Samantha Lewis, owner of the Lima Gourmet Company, which offers local food tours and classes, says the “fancyfood” part of Ocampo’s equation is in fine health. She describes his menu for 1087 as “playful, innovative and daring” and commends Ocampo for taking risks, even if they result “in hits as well as some misses.” She’s betting on Ocampo winning plaudits and awards — not just in Lima, but on a global scale.

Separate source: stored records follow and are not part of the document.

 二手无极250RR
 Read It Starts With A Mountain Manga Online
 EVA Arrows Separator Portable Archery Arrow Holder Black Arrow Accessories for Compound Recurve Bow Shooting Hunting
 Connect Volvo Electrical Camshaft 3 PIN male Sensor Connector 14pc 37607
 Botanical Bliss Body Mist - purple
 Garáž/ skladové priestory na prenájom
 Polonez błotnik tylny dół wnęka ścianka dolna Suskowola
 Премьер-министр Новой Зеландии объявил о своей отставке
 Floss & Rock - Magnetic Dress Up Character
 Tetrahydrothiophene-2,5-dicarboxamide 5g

But what about his other goal? Can the visionary chef eliminate hunger in Peru by 2030? Martinez is more keenly aware of the hurdles than most. “Feeding 240,000 malnourished kids will require more than the work of one cook,” she says. It demands government engagement on national, regional and local levels and across several agencies. Not to mention the challenge of persuading communities rooted in tradition to modify their diets and cooking habits.
Ocampo acknowledges that “eliminating hunger will be very, very difficult,” but he has an ace up his sleeve. Later this year, the first episode of Cocina con Causa (Cooking With a Cause) will air nationally in Peru. By teaching viewers how to use food scraps and leftovers so nothing goes to waste, Ocampo sees the series as his biggest opportunity yet to put nutritious, delicious and affordable meals within reach of all Peruvians. Martinez is surprised when I mention the prime-time TV program. “What a brilliant idea! That’s the kind of drive I’m talking about,” she says.
Another brilliant idea: Ocampo tells me the greatest obstacle to achieving zero percent waste at 1087 is the food left uneaten by diners that he can’t recycle. So, together with his friends at waste management initiative Sinba (short for sin basura or ‘without waste’), he’s planning to feed these scraps to pigs, which will in turn be slaughtered and served in his restaurant. Let’s call it a fork to farm movement …
* Correction: Mention of the Sinba initiative has been added to this feature.